Work instruction: Restate word for word the lines beginning with the one that contains "In R6/2 mice, soluble" and ending at the bottom of the records below, both included.

Task input:

╔══

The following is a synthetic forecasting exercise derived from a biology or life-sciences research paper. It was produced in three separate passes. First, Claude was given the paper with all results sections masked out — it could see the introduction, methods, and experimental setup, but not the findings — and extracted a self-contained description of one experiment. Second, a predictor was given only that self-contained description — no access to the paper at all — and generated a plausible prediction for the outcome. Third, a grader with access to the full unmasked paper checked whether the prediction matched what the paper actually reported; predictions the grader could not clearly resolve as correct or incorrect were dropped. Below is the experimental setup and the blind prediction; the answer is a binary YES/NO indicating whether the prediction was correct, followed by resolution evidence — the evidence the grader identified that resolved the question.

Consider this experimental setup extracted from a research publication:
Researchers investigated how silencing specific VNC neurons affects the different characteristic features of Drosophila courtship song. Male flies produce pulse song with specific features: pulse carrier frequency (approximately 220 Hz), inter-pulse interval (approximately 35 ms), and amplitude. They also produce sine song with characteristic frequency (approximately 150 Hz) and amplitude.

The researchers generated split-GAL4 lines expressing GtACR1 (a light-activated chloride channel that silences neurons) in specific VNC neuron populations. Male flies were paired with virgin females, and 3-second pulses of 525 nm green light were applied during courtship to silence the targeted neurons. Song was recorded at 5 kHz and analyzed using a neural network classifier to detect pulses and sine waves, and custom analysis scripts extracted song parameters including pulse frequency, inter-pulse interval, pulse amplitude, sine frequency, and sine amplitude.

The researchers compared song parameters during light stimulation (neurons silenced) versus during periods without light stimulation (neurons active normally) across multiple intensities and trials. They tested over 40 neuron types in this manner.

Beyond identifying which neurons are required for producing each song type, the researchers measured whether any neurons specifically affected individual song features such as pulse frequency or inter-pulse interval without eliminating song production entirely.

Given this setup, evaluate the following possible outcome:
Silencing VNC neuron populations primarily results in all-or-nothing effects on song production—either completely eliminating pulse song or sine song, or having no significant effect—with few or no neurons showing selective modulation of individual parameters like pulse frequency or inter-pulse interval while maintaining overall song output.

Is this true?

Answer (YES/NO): NO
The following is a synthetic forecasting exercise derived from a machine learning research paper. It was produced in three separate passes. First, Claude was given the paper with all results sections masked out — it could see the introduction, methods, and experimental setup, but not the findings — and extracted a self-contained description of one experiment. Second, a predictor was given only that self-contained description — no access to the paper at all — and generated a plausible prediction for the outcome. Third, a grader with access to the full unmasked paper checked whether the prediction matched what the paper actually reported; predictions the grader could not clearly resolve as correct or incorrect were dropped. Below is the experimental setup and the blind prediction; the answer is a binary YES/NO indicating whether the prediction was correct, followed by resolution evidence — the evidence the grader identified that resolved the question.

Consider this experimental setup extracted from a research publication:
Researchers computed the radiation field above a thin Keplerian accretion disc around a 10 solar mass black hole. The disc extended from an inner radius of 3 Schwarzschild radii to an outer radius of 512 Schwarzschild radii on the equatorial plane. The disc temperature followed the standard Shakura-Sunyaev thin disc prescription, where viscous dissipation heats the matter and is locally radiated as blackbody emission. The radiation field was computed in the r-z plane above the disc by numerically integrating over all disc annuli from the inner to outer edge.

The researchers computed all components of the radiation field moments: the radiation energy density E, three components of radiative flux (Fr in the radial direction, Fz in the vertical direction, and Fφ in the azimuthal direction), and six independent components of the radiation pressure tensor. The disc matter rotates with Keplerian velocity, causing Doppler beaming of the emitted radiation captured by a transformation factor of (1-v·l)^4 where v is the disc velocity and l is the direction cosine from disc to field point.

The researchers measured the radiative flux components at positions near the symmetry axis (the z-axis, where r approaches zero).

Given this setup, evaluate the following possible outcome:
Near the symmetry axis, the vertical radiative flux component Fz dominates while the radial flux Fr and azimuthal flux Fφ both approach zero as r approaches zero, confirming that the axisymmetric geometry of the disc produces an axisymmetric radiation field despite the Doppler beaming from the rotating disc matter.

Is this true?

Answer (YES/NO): YES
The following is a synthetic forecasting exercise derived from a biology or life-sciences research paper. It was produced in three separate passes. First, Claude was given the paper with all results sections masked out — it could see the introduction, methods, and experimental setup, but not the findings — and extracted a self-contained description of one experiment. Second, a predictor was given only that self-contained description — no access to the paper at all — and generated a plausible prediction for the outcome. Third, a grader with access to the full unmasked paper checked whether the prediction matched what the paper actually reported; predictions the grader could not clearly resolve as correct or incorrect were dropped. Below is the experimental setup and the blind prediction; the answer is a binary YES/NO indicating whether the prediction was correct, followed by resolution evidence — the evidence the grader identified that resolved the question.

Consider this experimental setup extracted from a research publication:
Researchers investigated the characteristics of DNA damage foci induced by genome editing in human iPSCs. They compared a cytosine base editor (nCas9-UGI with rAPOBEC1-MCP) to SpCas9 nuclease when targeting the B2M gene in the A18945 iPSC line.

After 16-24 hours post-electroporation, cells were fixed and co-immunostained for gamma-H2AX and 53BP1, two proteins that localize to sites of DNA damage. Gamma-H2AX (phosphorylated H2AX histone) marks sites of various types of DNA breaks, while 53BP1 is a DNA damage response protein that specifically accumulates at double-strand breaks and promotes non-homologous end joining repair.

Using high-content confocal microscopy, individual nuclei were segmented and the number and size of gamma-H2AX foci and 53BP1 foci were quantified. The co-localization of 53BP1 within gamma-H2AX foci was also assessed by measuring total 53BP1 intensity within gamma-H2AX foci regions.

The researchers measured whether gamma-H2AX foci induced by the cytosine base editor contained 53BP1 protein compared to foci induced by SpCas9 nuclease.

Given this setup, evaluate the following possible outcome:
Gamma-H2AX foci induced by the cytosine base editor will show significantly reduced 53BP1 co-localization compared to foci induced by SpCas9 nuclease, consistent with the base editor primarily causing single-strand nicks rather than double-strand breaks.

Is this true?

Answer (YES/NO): YES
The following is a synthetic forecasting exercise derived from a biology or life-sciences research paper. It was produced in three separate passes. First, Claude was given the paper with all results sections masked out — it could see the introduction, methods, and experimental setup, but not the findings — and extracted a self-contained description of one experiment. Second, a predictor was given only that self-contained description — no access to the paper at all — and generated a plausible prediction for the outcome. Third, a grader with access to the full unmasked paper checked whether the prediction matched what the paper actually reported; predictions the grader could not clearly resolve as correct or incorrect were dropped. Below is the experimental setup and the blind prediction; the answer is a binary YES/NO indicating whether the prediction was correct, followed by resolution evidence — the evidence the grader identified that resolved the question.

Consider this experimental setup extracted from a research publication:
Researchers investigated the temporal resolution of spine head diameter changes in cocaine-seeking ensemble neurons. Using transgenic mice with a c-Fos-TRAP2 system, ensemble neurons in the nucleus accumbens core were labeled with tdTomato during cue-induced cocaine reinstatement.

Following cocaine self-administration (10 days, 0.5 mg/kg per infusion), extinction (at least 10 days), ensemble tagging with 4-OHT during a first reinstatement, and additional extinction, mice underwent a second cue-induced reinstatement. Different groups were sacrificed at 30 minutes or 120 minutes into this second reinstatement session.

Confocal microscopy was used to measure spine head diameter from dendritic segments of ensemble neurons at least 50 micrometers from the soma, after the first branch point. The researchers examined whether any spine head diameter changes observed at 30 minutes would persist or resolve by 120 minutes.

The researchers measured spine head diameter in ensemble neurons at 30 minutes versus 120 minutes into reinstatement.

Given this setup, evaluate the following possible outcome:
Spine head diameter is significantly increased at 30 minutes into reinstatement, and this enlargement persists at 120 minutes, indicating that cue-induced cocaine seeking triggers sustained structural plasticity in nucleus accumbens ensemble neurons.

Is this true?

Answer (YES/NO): NO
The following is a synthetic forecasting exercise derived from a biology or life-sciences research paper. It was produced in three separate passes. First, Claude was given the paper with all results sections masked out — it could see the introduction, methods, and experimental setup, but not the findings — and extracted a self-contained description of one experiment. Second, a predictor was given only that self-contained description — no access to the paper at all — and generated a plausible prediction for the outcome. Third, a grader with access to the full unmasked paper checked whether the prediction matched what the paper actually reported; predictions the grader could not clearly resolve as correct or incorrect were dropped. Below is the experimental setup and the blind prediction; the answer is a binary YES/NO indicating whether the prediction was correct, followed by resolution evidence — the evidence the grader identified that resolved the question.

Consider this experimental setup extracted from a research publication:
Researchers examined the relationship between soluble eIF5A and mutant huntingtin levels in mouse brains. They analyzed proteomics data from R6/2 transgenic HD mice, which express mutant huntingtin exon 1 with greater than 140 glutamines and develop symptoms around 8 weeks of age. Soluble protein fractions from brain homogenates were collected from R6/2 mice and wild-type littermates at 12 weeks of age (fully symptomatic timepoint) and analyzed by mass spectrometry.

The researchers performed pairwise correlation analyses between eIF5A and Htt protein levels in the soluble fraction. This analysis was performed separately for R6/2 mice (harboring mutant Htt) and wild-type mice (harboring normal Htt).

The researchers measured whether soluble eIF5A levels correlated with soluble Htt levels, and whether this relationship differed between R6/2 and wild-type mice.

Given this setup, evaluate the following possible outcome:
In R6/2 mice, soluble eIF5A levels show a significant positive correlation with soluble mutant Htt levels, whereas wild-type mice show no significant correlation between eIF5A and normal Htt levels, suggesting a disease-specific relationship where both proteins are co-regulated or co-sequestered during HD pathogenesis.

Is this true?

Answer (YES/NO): NO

╚══

Result below:
In R6/2 mice, soluble eIF5A levels show a significant positive correlation with soluble mutant Htt levels, whereas wild-type mice show no significant correlation between eIF5A and normal Htt levels, suggesting a disease-specific relationship where both proteins are co-regulated or co-sequestered during HD pathogenesis.

Is this true?

Answer (YES/NO): NO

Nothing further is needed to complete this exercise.